* _Selected excerpt_:
Widening addition/multiplication means that the result of the operation is larger than at least one of the inputs.

Specifically in arm neon, widening operators differ from (en)longening instructions so that widening addition/accumulation adds 8 bit source to 16 bit destination, while long addition adds two 8 bit sources into 16 bit target. Same applies to 16-bit and 32-bit sources.

0001+0002==00000003 with widening.

Likewise 01*02==0002 with widening and 02 without.

In Intel x86 ISA multiplication is widening by design, producing 32-bit output to register pair dx:ax. Likewise division is narrowing with IA.

In contrast c/c++ semantics if int32/uint32 arithmetic is mostly modular, discarding the upper bits of the infinite precision result.

* _Short task_:
Quote the entire passage above on widening arithmetic, word for word.

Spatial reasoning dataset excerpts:
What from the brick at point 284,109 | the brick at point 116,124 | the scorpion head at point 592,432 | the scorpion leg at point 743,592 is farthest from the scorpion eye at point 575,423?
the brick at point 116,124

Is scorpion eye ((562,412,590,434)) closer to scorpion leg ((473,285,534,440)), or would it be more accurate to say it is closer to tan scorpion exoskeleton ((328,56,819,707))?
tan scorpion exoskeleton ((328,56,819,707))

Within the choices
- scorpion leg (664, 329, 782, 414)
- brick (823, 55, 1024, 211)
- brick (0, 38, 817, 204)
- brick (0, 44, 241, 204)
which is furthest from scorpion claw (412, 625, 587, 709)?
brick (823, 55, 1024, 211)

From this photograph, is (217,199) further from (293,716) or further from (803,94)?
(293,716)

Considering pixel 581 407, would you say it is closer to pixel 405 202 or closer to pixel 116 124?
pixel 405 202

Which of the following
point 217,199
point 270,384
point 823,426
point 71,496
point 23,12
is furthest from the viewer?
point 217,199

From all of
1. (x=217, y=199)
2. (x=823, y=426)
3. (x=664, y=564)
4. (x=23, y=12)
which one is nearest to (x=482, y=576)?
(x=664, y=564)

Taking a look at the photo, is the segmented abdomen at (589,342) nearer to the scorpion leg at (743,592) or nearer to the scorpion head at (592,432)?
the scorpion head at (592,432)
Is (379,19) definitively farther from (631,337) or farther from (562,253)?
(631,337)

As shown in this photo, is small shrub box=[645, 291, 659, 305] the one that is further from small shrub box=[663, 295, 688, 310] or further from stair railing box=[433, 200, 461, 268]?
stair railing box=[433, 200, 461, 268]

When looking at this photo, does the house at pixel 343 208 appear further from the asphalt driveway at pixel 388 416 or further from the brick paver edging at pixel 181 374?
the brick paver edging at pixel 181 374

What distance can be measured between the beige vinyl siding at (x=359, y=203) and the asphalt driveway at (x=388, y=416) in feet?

* _Expected answer_:
Widening addition/multiplication means that the result of the operation is larger than at least one of the inputs.

Specifically in arm neon, widening operators differ from (en)longening instructions so that widening addition/accumulation adds 8 bit source to 16 bit destination, while long addition adds two 8 bit sources into 16 bit target. Same applies to 16-bit and 32-bit sources.

0001+0002==00000003 with widening.

Likewise 01*02==0002 with widening and 02 without.

In Intel x86 ISA multiplication is widening by design, producing 32-bit output to register pair dx:ax. Likewise division is narrowing with IA.

In contrast c/c++ semantics if int32/uint32 arithmetic is mostly modular, discarding the upper bits of the infinite precision result.